* [Provided records]:
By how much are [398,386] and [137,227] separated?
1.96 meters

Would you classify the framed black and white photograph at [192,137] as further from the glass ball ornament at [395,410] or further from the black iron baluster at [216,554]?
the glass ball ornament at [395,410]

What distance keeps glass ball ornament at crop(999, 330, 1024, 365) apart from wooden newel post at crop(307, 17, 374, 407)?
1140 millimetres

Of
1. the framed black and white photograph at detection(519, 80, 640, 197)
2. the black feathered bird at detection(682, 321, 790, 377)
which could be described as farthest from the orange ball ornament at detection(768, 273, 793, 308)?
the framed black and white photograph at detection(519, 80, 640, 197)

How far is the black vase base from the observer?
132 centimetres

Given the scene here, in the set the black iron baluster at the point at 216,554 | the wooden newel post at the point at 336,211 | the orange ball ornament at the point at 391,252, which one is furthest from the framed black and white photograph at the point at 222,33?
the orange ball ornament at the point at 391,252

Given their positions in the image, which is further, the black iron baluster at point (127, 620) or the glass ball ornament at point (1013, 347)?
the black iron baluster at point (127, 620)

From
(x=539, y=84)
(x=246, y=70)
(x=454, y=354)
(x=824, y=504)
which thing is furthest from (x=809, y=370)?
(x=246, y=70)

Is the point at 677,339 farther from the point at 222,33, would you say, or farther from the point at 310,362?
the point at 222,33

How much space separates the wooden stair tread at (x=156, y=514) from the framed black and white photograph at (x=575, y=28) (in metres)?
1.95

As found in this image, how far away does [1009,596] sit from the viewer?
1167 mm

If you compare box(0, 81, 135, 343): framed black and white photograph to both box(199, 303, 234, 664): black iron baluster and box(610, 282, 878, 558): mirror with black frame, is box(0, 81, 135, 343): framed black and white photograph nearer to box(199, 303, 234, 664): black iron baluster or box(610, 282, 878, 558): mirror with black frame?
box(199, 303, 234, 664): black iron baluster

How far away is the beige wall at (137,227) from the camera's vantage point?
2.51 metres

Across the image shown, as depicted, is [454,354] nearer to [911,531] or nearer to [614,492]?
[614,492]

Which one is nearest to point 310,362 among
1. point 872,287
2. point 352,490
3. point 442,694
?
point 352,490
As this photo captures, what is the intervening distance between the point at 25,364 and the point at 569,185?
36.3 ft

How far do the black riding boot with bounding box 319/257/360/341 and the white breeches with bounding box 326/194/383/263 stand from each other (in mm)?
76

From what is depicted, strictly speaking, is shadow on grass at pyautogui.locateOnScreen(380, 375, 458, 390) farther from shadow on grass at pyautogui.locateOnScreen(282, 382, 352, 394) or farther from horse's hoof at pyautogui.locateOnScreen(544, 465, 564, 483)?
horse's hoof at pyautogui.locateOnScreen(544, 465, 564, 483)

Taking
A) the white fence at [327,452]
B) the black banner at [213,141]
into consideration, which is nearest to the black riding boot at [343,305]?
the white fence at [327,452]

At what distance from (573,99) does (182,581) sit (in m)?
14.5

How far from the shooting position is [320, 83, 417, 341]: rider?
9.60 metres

* [Work to be completed]: Make an exact copy of every line from the one with "How far do the" to the end of the data, with the first and last of those lines included.

* [Result for this exercise]:
How far do the black riding boot with bounding box 319/257/360/341 and the white breeches with bounding box 326/194/383/263 stand from each other (in mm)?
76

From what is depicted, strictly speaking, is shadow on grass at pyautogui.locateOnScreen(380, 375, 458, 390) farther from shadow on grass at pyautogui.locateOnScreen(282, 382, 352, 394) or farther from horse's hoof at pyautogui.locateOnScreen(544, 465, 564, 483)?
horse's hoof at pyautogui.locateOnScreen(544, 465, 564, 483)

Taking
A) the white fence at [327,452]
B) the black banner at [213,141]
into consideration, which is nearest to the black riding boot at [343,305]?
the white fence at [327,452]

At what distance from (573,99) does (182,581) sit (in m)?
14.5

How far from the shooting position is [320, 83, 417, 341]: rider?
9.60 metres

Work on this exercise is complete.